Carboxymethylation of ulvan and chitosan and their use as polymeric components of bone cements

• Published in: Acta biomaterialia Vol. 9; no. 11; pp. 9086 - 9097
• Main Authors: Barros, A.A.A., Alves, A., Nunes, C., Coimbra, M.A., Pires, R.A., Reis, R.L.
• Format: Journal Article
• Language: English
• Published: England Elsevier Ltd 01.11.2013
• Subjects: Acetylation - drug effects; Animals; Biocompatible Materials - chemistry; Biocompatible Materials - pharmacology; Bone cements; Bone Cements - chemistry; Bone Cements - pharmacology; calcium; Calcium - analysis; Carboxymethylation; Cell Death - drug effects; cement; Chitosan; Chitosan - analogs & derivatives; Chitosan - chemistry; Chitosan - pharmacology; Compressive Strength - drug effects; Elastic Modulus - drug effects; Fourier transform infrared spectroscopy; Glass Ionomer Cements - chemistry; Glass-ionomers; Loligo; Magnetic Resonance Spectroscopy; Materials Testing; Mice; Microscopy, Electron, Scanning; Molecular Weight; nuclear magnetic resonance spectroscopy; Phosphorus - analysis; Polymers - chemistry; Polymers - pharmacology; Polysaccharides - chemistry; Polysaccharides - pharmacology; Porosity; Spectrometry, X-Ray Emission; Spectroscopy, Fourier Transform Infrared; titration; Ulva lactuca; Ulvan; Water - chemistry; X-Ray Diffraction; Carboxymethylation; Chitosan; Bone cements; Ulvan; Glass-ionomers
• ISSN: 1742-7061; 1878-7568
• DOI: 10.1016/j.actbio.2013.06.036

Ulvan, extracted from the green algae Ulva lactuca, and chitosan, extracted from Loligo forbesis squid-pen, were carboxymethylated, yielding polysaccharides with an average degree of substitution of ∼98% (carboxymethyl ulvan, CMU) and ∼87% (carboxymethyl chitosan, N,O-CMC). The carboxymethylation was confirmed by Fourier transform infrared spectroscopy and quantified by conductimetric titration and 1H nuclear magnetic resonance. The average molecular weight increased with the carboxymethylation (chitosan, Mn 145→296kDa and Mw 227→416kDa; ulvan, Mn 139→261kDa and Mw 368→640kDa), indicating successful chemical modifications.

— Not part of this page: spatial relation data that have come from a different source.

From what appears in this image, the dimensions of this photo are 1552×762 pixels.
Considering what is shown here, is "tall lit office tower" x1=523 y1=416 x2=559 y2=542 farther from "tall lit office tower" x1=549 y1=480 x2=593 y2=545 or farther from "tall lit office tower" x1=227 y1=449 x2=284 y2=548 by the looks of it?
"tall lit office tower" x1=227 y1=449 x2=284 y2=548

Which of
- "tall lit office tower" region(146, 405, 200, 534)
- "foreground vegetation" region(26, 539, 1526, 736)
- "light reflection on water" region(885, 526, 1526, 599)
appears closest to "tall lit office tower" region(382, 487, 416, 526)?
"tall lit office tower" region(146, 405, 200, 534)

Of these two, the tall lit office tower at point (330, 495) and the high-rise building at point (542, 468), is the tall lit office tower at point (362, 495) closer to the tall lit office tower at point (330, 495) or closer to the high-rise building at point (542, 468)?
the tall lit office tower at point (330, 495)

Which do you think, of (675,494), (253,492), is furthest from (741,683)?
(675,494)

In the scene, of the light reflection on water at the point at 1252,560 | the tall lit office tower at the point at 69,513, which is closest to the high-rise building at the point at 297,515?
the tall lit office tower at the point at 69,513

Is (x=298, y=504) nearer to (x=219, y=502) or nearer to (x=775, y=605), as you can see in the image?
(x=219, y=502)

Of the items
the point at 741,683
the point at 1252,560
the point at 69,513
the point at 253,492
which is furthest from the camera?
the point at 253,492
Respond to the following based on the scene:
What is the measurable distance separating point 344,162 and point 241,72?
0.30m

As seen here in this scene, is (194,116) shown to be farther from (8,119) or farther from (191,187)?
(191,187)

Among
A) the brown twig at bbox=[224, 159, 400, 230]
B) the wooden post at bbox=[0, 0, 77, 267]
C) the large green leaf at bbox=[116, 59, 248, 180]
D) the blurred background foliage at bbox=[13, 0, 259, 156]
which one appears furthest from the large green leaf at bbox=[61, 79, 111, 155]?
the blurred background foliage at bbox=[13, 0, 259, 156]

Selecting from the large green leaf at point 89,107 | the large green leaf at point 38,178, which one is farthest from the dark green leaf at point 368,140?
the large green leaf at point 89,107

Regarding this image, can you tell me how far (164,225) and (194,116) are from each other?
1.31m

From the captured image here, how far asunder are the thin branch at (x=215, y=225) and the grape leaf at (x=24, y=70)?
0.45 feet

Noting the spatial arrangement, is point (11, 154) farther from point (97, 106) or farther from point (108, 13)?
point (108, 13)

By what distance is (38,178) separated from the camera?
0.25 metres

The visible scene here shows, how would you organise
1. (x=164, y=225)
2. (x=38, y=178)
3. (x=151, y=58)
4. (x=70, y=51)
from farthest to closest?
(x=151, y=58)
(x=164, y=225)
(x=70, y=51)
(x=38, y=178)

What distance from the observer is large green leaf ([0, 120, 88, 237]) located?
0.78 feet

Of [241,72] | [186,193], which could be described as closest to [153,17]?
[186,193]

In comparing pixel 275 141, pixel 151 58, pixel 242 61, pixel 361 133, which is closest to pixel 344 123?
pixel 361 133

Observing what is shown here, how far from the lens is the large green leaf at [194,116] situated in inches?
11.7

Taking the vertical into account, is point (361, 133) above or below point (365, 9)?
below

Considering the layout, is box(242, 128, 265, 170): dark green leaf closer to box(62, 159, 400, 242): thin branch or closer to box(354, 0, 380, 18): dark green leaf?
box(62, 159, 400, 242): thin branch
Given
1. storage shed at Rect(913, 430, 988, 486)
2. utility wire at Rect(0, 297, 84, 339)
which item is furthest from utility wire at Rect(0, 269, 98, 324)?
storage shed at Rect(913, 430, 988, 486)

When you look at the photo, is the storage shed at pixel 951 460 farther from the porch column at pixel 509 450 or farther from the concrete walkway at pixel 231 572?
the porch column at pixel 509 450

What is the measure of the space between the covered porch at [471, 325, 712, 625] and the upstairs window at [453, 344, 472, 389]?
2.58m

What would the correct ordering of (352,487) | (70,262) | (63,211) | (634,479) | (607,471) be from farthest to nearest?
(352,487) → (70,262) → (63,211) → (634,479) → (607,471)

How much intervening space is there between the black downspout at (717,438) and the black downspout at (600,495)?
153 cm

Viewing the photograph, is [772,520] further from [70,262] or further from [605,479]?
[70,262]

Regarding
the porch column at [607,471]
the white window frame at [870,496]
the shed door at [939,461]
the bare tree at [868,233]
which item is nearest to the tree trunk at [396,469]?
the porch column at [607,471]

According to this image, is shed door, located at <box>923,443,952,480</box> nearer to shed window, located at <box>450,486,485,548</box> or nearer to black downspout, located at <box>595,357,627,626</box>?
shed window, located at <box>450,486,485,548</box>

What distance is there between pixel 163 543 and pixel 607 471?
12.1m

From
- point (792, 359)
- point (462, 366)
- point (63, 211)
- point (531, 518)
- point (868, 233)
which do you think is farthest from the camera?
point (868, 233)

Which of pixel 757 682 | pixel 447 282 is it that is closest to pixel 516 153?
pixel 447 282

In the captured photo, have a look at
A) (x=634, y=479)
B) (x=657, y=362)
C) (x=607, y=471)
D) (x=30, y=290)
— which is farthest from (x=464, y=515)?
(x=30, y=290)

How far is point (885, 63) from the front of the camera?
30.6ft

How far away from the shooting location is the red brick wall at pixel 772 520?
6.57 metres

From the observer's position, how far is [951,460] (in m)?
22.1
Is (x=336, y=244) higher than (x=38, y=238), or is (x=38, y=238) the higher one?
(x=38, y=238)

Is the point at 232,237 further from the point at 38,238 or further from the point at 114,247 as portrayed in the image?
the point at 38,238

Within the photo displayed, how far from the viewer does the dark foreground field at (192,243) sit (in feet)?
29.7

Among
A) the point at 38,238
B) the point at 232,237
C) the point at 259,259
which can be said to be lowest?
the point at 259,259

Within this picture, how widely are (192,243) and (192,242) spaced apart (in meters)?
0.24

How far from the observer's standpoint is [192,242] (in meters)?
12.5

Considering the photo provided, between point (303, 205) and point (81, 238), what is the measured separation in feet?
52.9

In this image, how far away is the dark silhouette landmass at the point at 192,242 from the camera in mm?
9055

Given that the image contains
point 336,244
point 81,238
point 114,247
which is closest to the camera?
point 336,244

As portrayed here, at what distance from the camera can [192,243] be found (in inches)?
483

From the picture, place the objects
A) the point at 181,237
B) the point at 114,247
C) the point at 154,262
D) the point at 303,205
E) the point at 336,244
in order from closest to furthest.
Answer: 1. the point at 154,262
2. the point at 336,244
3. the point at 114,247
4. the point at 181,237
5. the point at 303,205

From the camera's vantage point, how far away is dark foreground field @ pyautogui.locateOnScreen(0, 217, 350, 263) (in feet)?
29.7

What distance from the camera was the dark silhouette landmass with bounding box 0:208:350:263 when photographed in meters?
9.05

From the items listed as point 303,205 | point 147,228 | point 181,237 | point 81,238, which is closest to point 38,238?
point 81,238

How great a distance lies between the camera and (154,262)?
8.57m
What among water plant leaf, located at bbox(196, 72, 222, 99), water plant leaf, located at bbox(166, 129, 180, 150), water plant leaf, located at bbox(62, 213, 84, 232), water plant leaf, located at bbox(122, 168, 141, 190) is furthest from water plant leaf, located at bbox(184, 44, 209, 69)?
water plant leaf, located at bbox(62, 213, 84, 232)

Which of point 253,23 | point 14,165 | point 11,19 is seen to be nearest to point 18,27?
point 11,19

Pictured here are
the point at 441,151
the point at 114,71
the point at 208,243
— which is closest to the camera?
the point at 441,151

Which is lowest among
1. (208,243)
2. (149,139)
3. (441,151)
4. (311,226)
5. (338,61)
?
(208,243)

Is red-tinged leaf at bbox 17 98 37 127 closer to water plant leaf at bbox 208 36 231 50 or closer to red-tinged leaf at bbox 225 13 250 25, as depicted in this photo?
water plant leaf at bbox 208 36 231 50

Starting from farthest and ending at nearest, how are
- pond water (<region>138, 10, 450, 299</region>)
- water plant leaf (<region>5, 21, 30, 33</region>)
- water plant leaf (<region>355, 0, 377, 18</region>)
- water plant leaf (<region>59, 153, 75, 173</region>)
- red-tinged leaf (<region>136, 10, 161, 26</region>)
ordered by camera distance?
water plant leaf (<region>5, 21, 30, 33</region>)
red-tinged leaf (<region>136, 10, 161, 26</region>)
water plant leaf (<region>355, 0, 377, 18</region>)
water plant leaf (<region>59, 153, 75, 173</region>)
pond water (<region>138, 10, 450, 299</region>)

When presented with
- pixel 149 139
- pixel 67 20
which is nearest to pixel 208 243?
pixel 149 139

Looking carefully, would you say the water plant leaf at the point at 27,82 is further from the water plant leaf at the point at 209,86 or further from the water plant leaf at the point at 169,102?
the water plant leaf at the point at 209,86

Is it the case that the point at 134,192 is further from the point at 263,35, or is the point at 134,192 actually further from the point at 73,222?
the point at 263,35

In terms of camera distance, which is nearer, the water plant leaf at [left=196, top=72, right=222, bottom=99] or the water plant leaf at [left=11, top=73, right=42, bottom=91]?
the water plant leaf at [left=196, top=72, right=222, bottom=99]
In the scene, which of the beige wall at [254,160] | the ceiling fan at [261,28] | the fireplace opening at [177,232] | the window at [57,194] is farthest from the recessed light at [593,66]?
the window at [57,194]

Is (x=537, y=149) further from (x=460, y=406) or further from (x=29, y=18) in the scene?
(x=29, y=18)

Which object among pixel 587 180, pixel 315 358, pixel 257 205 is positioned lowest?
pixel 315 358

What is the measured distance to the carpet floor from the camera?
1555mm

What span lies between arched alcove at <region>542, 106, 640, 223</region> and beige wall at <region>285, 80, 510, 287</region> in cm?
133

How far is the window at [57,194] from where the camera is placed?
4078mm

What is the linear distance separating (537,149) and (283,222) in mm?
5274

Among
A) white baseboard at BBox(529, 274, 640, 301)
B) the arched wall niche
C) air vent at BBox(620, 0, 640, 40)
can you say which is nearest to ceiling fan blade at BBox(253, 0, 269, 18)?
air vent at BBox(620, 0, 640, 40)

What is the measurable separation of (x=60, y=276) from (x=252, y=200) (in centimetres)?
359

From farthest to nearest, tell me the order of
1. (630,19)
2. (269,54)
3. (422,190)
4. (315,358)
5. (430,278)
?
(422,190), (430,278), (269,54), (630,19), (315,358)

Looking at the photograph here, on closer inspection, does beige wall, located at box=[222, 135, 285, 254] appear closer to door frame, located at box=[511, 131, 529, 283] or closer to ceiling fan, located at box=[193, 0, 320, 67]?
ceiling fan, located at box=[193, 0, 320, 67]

Mixtures of the modified polysaccharides were tested in the formulation of polyacrylic acid-free glass-ionomer bone cements. Mechanical and in vitro bioactivity tests indicate that the inclusion of CMU in the cement formulation, i.e. 0.50:0.50N,O-CMC:CMU, enhances its mechanical performance (compressive strength 52.4±8.0MPa and modulus 2.3±0.3GPa), generates non-cytotoxic cements and induces the diffusion of Ca and/or P-based moieties from the surface to the bulk of the cements.